▸ Extrait
━━━━━━

La chute intellectuelle de Nassim Nicholas Taleb et l’explosion mondiale de « sincérité »

Nassim Nicholas Taleb (Crédit : capture d'écran YouTube)
Nassim Nicholas Taleb (Crédit : capture d'écran YouTube)

Le massacre commis par le Hamas le 7 octobre 2023 a fait tomber de nombreux masques, y compris ceux de personnalités que l’on croyait de solides penseurs ou des universitaires méritants. Ce jour-là, les portes de la « sincérité » se sont ouvertes, mettant à leur place plusieurs imposteurs intellectuels (comme le montre cette expression de haine sincère que vous pouvez voir ici). J’appelle « sincérité » ce sentiment de « libération » qu’ont ressenti certains de pouvoir exprimer dans l’espace public leurs plaintes contre Israël et les Juifs, comme si la réponse de l’État juif à l’attaque du Hamas leur donnait une sorte d’autorisation morale pour le faire.

À partir de ce jour une vague de révisionnisme historique s’est déclenchée, dans une ère dans laquelle la vérité en de moins en moins importante, et dans laquelle les plus jeunes ne connaissent pas l’histoire ou ont une idée très déformée de celle-ci, tel que montré par un récent sondage. Ils font davantage confiance à leur sensibilité et aux impressions émotionnelles que les réseaux sociaux produisent en eux qu’aux faits.

La démission de Claudine Gay, ancienne présidente de Harvard, en raison de la révélation de plusieurs de ses plagiats, est étroitement liée à la polémique post-7 octobre et à sa participation à la tristement célèbre audience du Congrès américain, celle au cours de laquelle elle a déclaré que l’appel au génocide des Juifs « dépendait du contexte ». Gay a payé le prix lorsque ses mérites universitaires ont été mis en doute. Mme Gay, d’une certaine manière, a été la victime de cette vague de « sincérité » qui a affecté le monde universitaire après les atrocités du Hamas.

De l’antifragile à l’obsession juive

Un autre cas emblématique de désintégration intellectuelle et morale est celui de l’ancien agent de bourse et écrivain Nassim Nicholas Taleb, auteur des best-sellers The Black Swan et Antifragile. Taleb s’est consacré à l’étude du rôle de l’incertitude, des probabilités et du hasard dans les phénomènes économiques, politiques et sociaux. Sa théorisation de l’antifragilité, fondée sur le postulat selon lequel il existe des systèmes qui se renforcent grâce au désordre, offre des perspectives pertinentes pour comprendre des notions comme le risque et la crise. J’ai inclus la lecture de quelques chapitres d’Antifragile dans un séminaire que j’ai donné sur la communication des risques et des crises, ce qui a suscité des discussions intéressantes avec mes étudiants.

━━━━━━

▸ Objectif de l'exercice
Reproduisez à l'identique la portion de l'extrait qui s'ouvre sur les mots « À partir de » et se clôt sur « eux qu’aux faits. ».

▸ Données fournies

━━━━━━

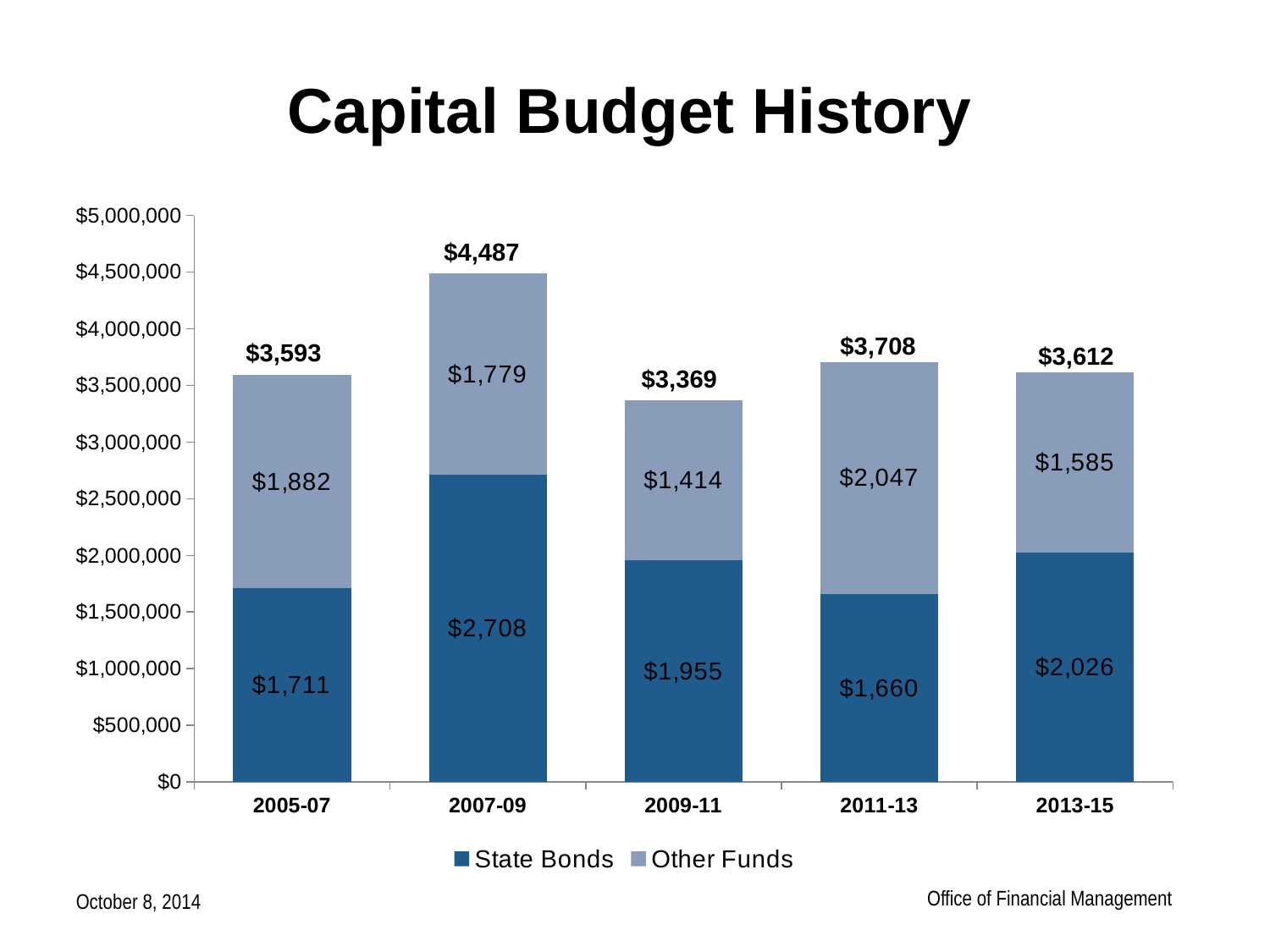
Which biennium has the highest total capital budget? 2007-09 Which series is shown in the darker blue colour? State Bonds Which is larger, the Other Funds value for 2005-07 or for 2013-15? 2005-07 What is the difference between the State Bonds values for 2013-15 and 2005-07? $315 Which biennium has the lowest State Bonds value? 2011-13 How many biennia are shown on the x axis? 5 What is the State Bonds value for 2007-09? $2,708 What is the Other Funds value for 2011-13? $2,047 How many series does the legend list? 2 What kind of chart is shown on the slide? Stacked bar chart What is the total shown above the bar for 2009-11? $3,369 What is the title of the chart? Capital Budget History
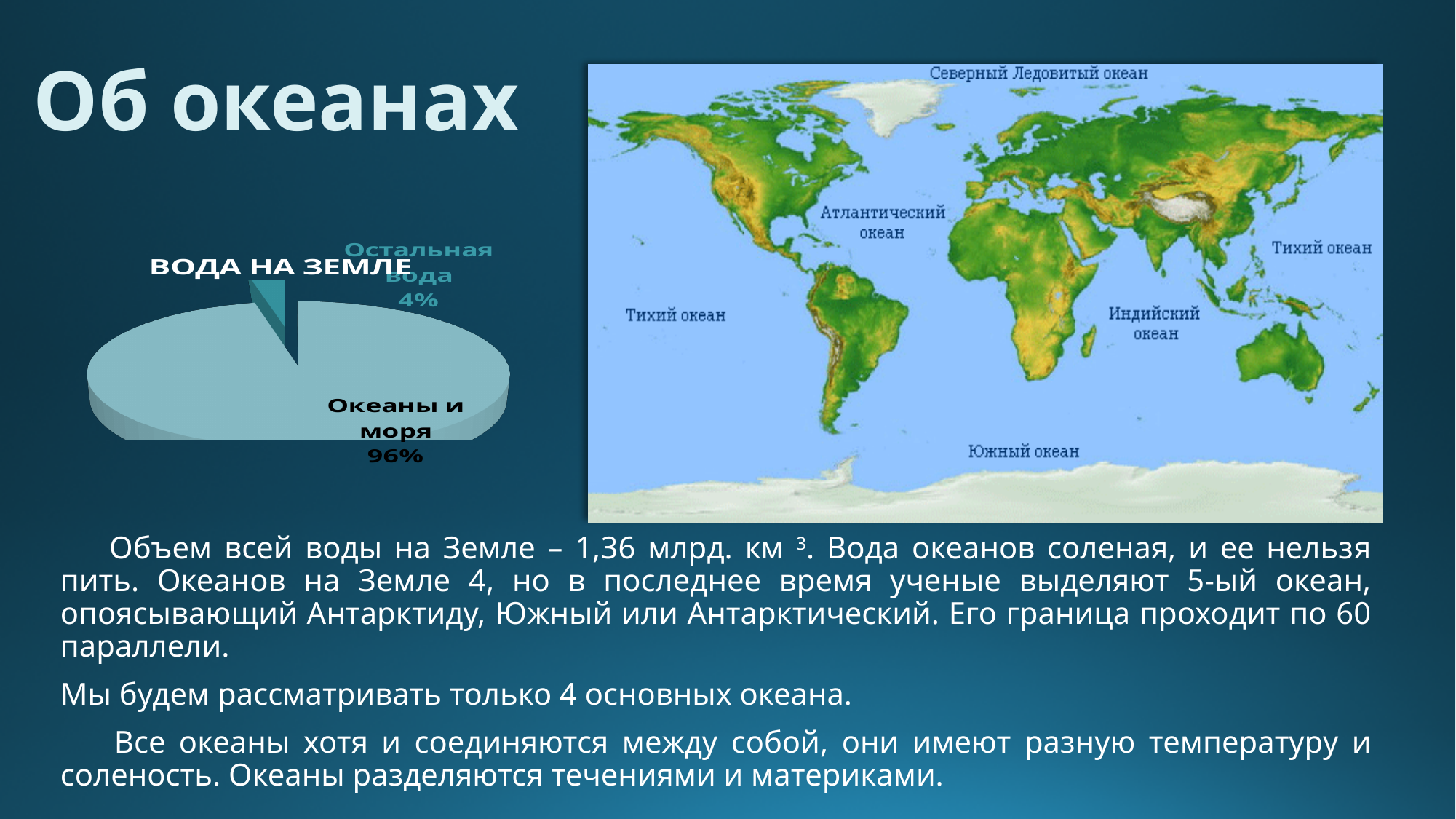
Which is larger in the pie chart: "Океаны и моря" or "Остальная вода"? Океаны и моря By how many percentage points does "Океаны и моря" exceed "Остальная вода" in the pie chart? 92 Which slice of the pie chart is the largest? Океаны и моря What share of the pie chart is labelled "Океаны и моря"? 96% What kind of chart is shown on the slide? Pie chart Which slice of the pie chart is the smallest? Остальная вода What share of the pie chart is labelled "Остальная вода"? 4% How many slices does the pie chart have? 2 What is the title of the pie chart? ВОДА НА ЗЕМЛЕ Is the share for "Остальная вода" in the pie chart greater or less than 50%? less What is the total of the two slices shown in the pie chart? 100%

━━━━━━

▸ Réponse rédigée
À partir de ce jour une vague de révisionnisme historique s’est déclenchée, dans une ère dans laquelle la vérité en de moins en moins importante, et dans laquelle les plus jeunes ne connaissent pas l’histoire ou ont une idée très déformée de celle-ci, tel que montré par un récent sondage. Ils font davantage confiance à leur sensibilité et aux impressions émotionnelles que les réseaux sociaux produisent en eux qu’aux faits.